Of course, there's an undisputable gain in room with downloadable content, and the gap is only going to get wider.
This isn't an issue with consoles or movies, this is why owning them is fine.
So your problem, after all, has nothing to do with volume, but flimsy CD keys you loose?
I don't want to get argumentative, but you seem to switch back and forth between your points.
:|
There are other bonuses to downloading your games online, such as usually being able to play them before others, cheaper prices some of the time, unique content (usually MMO's), amongst other things.
Well, only if you're craving for the little bonuses which are generally irrelevant to a great lump of the population.

Playing a MMO in advance... I don't see the point. You dodge the retards, but the point of MMOs, besides being sure that you waste your life, is to have people on them, not play on empty servers.

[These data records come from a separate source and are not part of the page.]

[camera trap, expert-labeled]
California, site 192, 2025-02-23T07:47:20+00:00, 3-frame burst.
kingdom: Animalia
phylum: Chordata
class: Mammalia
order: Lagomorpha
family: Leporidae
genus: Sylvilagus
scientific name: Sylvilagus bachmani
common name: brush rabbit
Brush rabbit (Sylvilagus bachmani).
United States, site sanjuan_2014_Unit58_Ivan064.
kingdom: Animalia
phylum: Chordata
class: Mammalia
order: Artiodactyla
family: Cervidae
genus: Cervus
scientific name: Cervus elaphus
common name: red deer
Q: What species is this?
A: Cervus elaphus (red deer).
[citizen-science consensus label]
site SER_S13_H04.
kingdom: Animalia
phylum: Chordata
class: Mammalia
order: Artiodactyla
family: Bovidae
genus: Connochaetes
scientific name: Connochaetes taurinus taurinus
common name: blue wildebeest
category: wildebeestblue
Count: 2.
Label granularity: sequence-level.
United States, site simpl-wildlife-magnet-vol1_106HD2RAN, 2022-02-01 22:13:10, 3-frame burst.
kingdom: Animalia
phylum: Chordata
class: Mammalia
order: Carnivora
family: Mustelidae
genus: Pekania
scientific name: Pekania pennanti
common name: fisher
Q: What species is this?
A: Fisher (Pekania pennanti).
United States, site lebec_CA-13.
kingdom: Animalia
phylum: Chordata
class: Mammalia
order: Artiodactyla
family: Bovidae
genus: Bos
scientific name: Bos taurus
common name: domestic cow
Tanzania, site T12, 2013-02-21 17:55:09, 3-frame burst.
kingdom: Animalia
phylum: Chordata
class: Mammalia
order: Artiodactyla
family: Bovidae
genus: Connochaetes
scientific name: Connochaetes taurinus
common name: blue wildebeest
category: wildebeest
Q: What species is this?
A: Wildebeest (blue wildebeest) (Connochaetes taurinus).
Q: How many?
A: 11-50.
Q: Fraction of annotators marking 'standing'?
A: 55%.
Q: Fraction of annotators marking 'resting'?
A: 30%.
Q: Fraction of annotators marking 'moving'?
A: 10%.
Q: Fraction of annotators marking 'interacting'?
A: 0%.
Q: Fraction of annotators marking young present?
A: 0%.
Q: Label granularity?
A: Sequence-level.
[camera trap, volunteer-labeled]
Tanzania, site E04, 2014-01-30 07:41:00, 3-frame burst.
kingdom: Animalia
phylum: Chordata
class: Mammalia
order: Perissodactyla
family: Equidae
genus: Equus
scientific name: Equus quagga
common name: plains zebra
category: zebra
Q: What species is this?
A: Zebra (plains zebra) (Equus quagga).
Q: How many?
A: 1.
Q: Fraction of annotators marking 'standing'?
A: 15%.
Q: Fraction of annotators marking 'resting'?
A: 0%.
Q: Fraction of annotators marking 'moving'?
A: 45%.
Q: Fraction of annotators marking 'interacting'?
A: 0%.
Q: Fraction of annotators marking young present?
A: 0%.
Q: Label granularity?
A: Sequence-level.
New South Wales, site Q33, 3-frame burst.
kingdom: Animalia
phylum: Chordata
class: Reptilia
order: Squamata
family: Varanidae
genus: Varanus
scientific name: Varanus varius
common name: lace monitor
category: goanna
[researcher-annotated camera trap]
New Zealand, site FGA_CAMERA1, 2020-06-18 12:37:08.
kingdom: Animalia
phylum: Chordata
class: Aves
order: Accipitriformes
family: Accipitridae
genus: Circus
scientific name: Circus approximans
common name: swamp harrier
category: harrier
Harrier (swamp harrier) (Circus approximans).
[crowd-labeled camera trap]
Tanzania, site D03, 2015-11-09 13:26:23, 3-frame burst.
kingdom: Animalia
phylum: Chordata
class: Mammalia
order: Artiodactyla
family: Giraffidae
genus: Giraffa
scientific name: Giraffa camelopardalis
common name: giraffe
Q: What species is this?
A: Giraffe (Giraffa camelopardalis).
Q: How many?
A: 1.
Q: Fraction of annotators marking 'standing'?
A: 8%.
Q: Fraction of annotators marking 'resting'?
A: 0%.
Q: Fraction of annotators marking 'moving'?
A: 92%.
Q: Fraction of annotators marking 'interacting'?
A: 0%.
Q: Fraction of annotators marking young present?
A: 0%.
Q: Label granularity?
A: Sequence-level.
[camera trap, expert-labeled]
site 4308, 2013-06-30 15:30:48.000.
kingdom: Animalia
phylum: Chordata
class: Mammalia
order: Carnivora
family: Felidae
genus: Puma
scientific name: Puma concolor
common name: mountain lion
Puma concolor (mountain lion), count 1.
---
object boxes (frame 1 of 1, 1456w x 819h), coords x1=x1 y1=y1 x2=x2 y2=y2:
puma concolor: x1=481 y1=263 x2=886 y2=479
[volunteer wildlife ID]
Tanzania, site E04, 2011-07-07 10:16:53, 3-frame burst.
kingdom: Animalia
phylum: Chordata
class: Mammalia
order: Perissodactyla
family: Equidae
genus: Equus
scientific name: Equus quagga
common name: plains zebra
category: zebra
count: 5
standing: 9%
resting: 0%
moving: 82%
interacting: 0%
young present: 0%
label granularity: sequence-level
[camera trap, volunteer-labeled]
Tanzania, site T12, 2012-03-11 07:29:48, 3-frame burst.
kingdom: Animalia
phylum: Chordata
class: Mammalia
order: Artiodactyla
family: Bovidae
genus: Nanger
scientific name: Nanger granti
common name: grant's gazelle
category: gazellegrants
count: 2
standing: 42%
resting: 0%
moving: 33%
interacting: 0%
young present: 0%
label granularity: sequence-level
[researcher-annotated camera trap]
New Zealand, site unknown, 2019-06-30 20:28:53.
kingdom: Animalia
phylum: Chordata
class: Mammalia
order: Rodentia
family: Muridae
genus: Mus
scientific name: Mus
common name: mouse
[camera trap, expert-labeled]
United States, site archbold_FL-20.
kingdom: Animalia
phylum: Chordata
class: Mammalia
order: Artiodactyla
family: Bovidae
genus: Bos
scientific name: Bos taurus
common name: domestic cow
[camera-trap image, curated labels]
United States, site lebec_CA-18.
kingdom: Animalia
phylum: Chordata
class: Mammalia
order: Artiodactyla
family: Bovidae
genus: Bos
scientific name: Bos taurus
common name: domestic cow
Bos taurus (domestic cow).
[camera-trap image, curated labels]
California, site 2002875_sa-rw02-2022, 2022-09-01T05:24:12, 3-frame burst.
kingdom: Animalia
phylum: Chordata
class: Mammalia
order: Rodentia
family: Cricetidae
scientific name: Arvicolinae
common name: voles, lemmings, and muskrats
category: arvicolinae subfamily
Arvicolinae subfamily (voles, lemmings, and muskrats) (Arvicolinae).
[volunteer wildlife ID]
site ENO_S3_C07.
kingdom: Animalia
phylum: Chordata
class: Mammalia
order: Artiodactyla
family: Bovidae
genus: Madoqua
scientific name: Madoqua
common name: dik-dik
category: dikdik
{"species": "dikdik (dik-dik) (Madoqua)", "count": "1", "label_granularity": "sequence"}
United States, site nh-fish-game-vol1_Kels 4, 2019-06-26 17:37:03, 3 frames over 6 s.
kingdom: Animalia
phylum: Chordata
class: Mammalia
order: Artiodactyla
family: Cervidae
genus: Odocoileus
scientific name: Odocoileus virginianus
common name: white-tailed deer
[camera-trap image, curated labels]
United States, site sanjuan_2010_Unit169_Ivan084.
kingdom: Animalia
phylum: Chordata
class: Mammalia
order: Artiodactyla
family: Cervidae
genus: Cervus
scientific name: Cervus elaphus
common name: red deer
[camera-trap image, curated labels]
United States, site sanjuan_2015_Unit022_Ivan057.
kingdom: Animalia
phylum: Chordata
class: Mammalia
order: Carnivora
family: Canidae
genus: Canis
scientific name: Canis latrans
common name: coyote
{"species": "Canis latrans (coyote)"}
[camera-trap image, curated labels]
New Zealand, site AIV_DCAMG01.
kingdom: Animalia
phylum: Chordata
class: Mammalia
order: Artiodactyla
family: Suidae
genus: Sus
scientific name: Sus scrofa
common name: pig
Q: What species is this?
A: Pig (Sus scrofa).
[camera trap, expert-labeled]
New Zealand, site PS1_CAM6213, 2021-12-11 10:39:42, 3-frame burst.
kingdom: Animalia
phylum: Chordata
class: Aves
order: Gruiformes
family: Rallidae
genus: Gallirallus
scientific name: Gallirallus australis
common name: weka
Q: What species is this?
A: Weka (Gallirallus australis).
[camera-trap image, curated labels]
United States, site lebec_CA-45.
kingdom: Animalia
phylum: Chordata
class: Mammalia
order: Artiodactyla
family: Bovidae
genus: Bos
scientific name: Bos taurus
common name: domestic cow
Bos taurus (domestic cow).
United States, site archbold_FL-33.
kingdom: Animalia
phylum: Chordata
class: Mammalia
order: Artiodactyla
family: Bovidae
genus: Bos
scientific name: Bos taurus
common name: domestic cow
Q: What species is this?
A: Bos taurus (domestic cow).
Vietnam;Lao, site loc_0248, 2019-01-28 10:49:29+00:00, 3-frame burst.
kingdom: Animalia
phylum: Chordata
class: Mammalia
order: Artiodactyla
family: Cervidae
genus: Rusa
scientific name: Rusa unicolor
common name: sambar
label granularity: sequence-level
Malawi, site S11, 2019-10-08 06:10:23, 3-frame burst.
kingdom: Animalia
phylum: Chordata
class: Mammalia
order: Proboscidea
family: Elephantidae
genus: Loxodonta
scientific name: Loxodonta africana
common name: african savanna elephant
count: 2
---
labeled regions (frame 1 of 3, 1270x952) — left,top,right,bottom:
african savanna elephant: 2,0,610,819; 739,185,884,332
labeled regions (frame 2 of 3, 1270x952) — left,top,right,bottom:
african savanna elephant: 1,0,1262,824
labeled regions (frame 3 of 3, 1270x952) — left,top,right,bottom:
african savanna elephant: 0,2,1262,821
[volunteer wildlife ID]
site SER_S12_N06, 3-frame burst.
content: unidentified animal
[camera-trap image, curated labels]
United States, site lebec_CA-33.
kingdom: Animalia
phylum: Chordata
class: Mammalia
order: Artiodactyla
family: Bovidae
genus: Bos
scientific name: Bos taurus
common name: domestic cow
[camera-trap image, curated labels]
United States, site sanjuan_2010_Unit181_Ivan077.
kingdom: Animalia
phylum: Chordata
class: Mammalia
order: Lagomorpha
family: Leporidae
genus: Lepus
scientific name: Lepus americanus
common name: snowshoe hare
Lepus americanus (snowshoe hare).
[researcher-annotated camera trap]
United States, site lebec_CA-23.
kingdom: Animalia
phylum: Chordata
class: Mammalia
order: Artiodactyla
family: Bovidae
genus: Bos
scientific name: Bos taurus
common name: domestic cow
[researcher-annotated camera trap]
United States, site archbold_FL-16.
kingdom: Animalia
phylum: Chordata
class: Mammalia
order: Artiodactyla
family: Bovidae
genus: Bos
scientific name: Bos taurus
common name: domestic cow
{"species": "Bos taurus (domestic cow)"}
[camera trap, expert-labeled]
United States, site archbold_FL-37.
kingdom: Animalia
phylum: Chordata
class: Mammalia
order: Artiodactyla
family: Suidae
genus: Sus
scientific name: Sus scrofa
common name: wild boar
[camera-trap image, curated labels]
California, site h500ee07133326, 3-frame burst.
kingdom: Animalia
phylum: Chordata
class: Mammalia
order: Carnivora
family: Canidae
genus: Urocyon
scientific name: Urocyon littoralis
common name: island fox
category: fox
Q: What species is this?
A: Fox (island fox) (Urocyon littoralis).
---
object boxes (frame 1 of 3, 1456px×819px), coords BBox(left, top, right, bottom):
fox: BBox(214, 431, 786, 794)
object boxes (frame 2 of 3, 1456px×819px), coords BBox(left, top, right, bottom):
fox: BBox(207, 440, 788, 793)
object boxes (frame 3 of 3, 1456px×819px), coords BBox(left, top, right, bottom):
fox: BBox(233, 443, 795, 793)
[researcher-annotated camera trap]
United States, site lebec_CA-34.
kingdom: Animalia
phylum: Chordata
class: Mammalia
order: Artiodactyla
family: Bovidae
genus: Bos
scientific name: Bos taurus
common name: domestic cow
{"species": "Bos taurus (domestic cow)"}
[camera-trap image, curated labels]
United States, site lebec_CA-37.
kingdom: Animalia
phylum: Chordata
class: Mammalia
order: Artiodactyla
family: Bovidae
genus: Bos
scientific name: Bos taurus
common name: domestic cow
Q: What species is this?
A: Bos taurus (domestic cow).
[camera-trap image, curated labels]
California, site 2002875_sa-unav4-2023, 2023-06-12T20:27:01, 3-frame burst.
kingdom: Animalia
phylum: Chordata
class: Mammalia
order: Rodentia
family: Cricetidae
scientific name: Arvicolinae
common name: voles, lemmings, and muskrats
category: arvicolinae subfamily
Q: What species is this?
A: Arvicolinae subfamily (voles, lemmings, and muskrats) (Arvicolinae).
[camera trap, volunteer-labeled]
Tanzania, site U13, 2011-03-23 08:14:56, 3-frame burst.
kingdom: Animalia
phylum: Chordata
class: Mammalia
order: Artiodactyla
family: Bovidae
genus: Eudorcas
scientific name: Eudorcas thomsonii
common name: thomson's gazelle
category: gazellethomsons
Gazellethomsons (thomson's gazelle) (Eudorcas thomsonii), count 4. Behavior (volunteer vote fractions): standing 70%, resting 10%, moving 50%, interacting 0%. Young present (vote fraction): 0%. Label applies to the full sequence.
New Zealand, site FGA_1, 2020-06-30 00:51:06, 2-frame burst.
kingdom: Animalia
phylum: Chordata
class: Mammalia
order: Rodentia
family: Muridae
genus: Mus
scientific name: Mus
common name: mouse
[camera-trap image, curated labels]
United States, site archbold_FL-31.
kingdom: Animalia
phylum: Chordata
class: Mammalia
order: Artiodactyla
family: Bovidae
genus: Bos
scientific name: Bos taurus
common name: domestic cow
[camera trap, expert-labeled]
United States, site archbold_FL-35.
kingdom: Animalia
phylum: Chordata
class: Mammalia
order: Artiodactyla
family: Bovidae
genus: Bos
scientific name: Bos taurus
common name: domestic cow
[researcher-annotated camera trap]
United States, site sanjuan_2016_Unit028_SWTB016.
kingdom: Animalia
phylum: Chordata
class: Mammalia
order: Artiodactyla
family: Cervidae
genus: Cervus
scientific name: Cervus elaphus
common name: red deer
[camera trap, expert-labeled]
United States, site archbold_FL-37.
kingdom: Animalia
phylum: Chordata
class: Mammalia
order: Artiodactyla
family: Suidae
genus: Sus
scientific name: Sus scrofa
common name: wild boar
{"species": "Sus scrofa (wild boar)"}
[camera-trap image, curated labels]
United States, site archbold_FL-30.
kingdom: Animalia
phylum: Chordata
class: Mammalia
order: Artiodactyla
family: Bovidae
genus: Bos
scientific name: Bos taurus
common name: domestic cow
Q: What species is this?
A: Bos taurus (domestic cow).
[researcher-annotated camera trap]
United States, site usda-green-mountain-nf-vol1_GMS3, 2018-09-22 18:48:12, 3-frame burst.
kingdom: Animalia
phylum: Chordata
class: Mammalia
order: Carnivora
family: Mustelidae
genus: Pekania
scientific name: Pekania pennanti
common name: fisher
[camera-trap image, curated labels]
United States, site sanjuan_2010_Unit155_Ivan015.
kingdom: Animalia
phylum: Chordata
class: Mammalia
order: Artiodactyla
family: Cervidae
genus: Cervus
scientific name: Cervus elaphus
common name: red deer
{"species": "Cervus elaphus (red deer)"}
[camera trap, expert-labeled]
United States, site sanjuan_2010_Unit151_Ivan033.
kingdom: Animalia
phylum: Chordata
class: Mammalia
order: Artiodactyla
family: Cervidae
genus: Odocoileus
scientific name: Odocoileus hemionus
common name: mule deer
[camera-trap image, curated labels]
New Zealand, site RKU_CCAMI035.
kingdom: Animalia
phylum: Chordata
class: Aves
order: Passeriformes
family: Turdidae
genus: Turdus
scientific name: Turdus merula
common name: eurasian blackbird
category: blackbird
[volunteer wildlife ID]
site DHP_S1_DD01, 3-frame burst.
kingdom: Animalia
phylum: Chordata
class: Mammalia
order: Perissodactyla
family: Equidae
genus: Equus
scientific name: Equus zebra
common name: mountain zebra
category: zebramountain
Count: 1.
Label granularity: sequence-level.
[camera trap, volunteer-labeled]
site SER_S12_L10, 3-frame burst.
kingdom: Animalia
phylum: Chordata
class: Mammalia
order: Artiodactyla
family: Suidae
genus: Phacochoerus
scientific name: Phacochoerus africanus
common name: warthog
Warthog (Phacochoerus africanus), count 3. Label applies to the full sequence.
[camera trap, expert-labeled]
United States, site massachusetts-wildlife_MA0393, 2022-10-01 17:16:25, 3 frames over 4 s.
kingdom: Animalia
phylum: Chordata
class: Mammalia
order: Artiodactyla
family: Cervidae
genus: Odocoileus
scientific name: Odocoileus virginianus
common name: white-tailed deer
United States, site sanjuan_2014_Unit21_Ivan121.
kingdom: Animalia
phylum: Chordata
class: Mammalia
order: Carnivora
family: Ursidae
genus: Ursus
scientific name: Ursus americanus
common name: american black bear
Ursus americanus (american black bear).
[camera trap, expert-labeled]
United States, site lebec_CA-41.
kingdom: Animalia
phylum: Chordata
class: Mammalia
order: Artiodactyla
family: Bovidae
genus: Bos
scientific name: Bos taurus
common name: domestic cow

I would NEVER want to download a console game unless, somehow, it was tied to an account of mine like how it is done with Steam.
Isn't it what they already do?
Movies are completely different though. Movies don't go through the same wear and tear that games do. They are also much cheaper than games are. Accidentally scratch a brand new game making it unplayable? Looks like your forking over another $40-50 (U.S.) for another. Scratch a new movie making it unwatchable? Looks like your forking over another $15-20 (U.S.) for another.
Yes, that's also an advantage of download, in theory, as you can download your content again. You're marked as the virtual owner of a copy for quite some time I think, once you've spent the money.
Or are there systems which allow for only one download?
This would be most curious, when download is supposed to get rid of the physical
retail support.
Akuma: once you've downloaded the stuff, the loading time would matter little, be it from the CD or the HD. I'd rather use the HD actually.